Conversely, the significant depletion of key antioxidant enzymes - SOD, GR, and GPx - suggests a compromised capacity to neutralize reactive oxygen and nitrogen species. This depletion may result from excessive consumption during persistent oxidative insult, downregulation of antioxidant gene expression (e.g., via Nrf2 pathway inhibition), or a combination of both [12]. Our finding of reduced GPx activity is particularly notable, as this enzyme is crucial for detoxifying lipid hydroperoxides and regulating ferroptosis, a form of cell death relevant to cancer [13]. However, it is important to contextualize these findings within the broader literature. Some studies have reported increased levels of certain antioxidant enzymes in tumor tissue or serum as an adaptive response to oxidative stress [14]. This discrepancy may be attributed to differences in cancer stage, histological subtype, or the compartment (tissue vs. serum) being analyzed. Our data from treatment-naïve patients suggest that in systemic circulation, a net depletion of enzymatic antioxidants is evident.
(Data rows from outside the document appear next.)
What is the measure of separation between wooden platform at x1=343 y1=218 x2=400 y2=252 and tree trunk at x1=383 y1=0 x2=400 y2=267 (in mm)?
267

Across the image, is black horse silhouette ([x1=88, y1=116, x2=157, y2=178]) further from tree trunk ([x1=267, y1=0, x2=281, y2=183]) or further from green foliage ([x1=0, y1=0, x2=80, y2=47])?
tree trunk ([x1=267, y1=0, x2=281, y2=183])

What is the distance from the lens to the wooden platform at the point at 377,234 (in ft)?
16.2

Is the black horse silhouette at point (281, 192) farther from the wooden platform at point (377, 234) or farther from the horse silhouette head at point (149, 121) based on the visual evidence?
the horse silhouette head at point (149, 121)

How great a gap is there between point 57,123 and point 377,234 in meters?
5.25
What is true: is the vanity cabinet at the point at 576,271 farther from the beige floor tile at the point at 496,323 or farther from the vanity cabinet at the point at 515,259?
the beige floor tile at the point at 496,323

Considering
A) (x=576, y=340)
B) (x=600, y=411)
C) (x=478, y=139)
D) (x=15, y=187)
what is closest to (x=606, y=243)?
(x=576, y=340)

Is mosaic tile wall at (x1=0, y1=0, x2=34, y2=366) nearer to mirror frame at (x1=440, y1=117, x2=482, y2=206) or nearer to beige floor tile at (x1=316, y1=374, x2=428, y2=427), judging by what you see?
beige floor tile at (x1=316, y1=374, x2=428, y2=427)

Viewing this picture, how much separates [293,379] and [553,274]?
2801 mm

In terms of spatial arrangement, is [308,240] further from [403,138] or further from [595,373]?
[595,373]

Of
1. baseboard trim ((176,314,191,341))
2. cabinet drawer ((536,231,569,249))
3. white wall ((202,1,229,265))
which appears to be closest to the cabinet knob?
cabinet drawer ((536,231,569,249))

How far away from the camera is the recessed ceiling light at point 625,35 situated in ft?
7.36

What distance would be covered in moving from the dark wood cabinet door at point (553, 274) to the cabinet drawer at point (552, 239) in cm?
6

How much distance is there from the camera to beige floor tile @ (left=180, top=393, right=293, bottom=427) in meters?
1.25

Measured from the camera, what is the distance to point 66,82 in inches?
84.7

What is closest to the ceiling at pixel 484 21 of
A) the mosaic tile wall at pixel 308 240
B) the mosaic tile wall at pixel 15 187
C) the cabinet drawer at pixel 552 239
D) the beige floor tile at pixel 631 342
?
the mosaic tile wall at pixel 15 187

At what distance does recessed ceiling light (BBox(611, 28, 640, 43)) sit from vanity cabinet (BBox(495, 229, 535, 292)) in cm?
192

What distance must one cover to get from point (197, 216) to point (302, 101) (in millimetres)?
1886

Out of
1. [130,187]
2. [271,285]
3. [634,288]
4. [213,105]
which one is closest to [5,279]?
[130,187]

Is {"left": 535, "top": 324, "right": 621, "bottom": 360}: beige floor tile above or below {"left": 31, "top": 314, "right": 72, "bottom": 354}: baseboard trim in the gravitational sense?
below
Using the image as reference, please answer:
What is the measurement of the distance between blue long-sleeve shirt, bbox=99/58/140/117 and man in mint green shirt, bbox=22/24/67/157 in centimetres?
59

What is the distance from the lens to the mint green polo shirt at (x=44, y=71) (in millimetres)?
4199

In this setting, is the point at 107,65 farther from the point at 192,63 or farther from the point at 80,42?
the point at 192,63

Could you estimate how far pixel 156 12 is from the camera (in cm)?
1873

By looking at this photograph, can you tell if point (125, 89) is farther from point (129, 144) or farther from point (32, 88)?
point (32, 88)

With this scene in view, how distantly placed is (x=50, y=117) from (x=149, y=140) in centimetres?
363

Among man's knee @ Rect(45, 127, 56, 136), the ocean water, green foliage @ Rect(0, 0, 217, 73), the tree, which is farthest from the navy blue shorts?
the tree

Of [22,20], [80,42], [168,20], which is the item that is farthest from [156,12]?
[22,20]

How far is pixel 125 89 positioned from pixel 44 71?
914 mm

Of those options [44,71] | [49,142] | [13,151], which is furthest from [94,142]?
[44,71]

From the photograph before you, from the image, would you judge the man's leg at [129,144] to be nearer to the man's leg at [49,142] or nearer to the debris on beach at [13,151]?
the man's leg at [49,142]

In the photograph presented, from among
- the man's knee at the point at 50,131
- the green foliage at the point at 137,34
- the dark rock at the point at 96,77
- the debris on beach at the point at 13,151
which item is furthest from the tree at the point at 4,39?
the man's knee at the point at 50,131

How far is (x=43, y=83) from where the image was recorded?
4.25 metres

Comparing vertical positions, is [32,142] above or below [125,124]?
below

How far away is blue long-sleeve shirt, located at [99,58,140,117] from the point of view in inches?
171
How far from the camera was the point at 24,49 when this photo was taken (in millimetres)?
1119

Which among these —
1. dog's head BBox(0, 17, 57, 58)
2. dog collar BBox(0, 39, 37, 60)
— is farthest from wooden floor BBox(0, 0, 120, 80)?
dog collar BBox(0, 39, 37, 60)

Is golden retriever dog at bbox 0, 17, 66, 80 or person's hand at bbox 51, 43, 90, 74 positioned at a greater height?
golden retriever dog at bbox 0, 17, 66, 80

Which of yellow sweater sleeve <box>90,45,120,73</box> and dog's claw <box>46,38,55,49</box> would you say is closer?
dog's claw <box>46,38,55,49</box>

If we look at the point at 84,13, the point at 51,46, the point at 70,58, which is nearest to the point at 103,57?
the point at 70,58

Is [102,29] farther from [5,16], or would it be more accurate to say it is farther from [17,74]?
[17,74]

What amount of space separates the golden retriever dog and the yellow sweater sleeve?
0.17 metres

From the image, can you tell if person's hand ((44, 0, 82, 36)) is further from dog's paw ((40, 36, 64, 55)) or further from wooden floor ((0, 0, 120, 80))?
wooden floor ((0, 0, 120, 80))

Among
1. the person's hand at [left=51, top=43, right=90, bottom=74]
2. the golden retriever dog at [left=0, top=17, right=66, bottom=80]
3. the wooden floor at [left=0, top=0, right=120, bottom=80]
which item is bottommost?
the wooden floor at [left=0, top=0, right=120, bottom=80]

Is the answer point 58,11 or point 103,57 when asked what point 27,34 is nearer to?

The absence of significant correlation between individual inflammatory and antioxidant markers is an interesting finding. It implies that within the complex pathophysiology of lung cancer, the degree of systemic inflammation (as indicated by CRP and NO) may not directly predict the level of antioxidant depletion in a simple linear fashion. The absence of correlation suggests that within lung cancer, systemic inflammation and antioxidant depletion are not directly linked in a simple linear manner. This is likely because these processes are regulated by independent yet interconnected signaling networks. For example, inflammation is primarily driven by pathways like NF-κB, while antioxidant responses are controlled separately by factors like Nrf2. They function independently but are interconnected through crosstalk molecules like ROS, which can both stimulate inflammation and deplete antioxidants. This complex interaction within the tumor microenvironment explains why individual markers like CRP and antioxidants may not correlate directly.
Clinically, this biomarker profile - high CRP/NO and low SOD/GR/GPx - could serve as a composite signature of oxidative stress burden. It may have utility in risk stratification, monitoring disease progression, or evaluating response to therapies that modulate oxidative stress or inflammation [15]. For instance, rising antioxidant levels during treatment could indicate a positive systemic response.
Limitations
This study has several limitations. First, the modest sample size from a single center may limit the generalizability of the findings. Second, the lack of detailed clinicopathological data, such as tumor stage, histological subtype, and smoking history, prevents subgroup analyses that could reveal important associations between biomarkers and specific disease characteristics. Third, the case-control design establishes association but not causation; longitudinal studies are needed to determine if these biomarker changes precede disease progression or are a consequence of it. Future research should address these gaps by prospectively enrolling a larger, well-characterized cohort.

Conclusions
Lung cancer patients exhibited elevated oxidative stress and inflammation compared with healthy individuals, as evidenced by significantly increased CRP and NO levels and reduced SOD, GR, and GPx enzyme activities. These biomarkers may serve as supportive indicators for disease evaluation and therapeutic monitoring. Further research should explore their prognostic and predictive value in clinical settings.